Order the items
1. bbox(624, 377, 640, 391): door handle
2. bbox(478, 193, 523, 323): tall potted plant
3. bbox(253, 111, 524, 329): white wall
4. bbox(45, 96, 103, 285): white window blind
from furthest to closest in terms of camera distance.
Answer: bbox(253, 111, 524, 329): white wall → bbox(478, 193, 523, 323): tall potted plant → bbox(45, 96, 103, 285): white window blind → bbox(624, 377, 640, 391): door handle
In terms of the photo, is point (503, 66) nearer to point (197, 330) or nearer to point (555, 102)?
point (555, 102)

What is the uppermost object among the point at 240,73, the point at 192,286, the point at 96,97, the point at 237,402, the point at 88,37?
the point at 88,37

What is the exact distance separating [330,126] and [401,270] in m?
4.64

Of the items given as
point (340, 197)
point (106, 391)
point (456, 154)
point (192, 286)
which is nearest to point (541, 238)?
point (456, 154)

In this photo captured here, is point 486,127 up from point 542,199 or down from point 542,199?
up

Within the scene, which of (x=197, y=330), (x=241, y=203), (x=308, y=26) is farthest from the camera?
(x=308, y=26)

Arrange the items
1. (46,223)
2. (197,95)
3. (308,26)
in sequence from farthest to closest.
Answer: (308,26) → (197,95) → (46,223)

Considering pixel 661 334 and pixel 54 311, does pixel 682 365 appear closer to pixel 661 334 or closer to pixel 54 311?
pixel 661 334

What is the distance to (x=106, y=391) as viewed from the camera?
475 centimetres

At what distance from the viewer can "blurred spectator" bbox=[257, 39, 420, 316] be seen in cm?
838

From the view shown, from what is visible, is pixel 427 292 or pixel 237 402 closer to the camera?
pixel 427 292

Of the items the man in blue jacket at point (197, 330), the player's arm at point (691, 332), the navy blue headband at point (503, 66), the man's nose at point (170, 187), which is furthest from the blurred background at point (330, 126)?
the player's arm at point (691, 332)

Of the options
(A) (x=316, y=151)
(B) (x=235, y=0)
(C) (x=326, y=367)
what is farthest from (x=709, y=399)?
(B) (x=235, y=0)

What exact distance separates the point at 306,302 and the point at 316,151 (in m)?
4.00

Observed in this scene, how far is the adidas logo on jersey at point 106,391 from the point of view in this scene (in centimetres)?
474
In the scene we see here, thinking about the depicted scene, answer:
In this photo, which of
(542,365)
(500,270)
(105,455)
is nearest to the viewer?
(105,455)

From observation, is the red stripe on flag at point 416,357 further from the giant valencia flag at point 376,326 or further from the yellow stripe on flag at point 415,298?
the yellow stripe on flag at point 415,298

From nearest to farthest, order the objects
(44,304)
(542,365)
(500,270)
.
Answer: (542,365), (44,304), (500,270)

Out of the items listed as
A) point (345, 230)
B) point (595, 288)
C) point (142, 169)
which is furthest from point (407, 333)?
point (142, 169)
---
• _GIVEN EXERCISE_:
Rewrite the listing above, substituting "most distant" for "farthest" and leaving everything else unchanged.

• _CORRECT ANSWER_:
Order the items
1. bbox(624, 377, 640, 391): door handle
2. bbox(478, 193, 523, 323): tall potted plant
3. bbox(253, 111, 524, 329): white wall
4. bbox(45, 96, 103, 285): white window blind
from furthest to closest in terms of camera distance.
Answer: bbox(253, 111, 524, 329): white wall → bbox(478, 193, 523, 323): tall potted plant → bbox(45, 96, 103, 285): white window blind → bbox(624, 377, 640, 391): door handle
In terms of the photo, is point (503, 66) nearer to point (197, 330) or nearer to point (555, 102)?
point (555, 102)

What is the uppermost object among the point at 240,73, the point at 192,286, the point at 96,97, the point at 237,402, the point at 88,37?
the point at 88,37

What is the exact distance separating [330,126] and [401,270] in m?
4.64

Of the items given as
point (340, 197)
point (106, 391)
point (456, 154)
point (192, 286)
which is nearest to point (541, 238)?
point (456, 154)

In this photo captured here, is point 486,127 up from point 542,199 or down from point 542,199?
up

Within the scene, which of (x=197, y=330), (x=241, y=203), (x=308, y=26) is most distant from the camera?
(x=308, y=26)

Arrange the items
1. (46,223)
2. (197,95)
3. (308,26)
in sequence from most distant to closest.
Answer: (308,26) → (197,95) → (46,223)

Considering pixel 661 334 and pixel 54 311, does pixel 682 365 appear closer to pixel 661 334 or closer to pixel 54 311?
pixel 661 334

What is the distance to (x=106, y=391) as viewed from the camera?
475 centimetres

At what distance from the viewer can "blurred spectator" bbox=[257, 39, 420, 316] be seen in cm?
838

From the view shown, from what is visible, is pixel 427 292 or pixel 237 402 closer to the camera?
pixel 427 292

Of the items the man in blue jacket at point (197, 330), the player's arm at point (691, 332), the navy blue headband at point (503, 66), the man's nose at point (170, 187), which is furthest from the blurred background at point (330, 126)?
the player's arm at point (691, 332)

Of the options
(A) (x=316, y=151)
(B) (x=235, y=0)
(C) (x=326, y=367)
what is most distant from (x=709, y=399)?
(B) (x=235, y=0)

What exact distance separates the point at 306,302 and the point at 316,151 (in m)?
4.00

Observed in this scene, how far is the adidas logo on jersey at point 106,391 from the point of view in this scene (in centimetres)?
474
In the scene we see here, thinking about the depicted scene, answer:
In this photo, which of
(542,365)
(500,270)
(105,455)
is nearest to the viewer?
(105,455)

From observation, is the red stripe on flag at point 416,357 further from the giant valencia flag at point 376,326 or further from the yellow stripe on flag at point 415,298?
the yellow stripe on flag at point 415,298

From nearest to most distant, order the objects
(44,304)
(542,365)
(500,270)
.
Answer: (542,365), (44,304), (500,270)

Out of the items listed as
A) point (345, 230)
B) point (595, 288)
C) point (142, 169)
which is furthest from point (407, 333)?
point (142, 169)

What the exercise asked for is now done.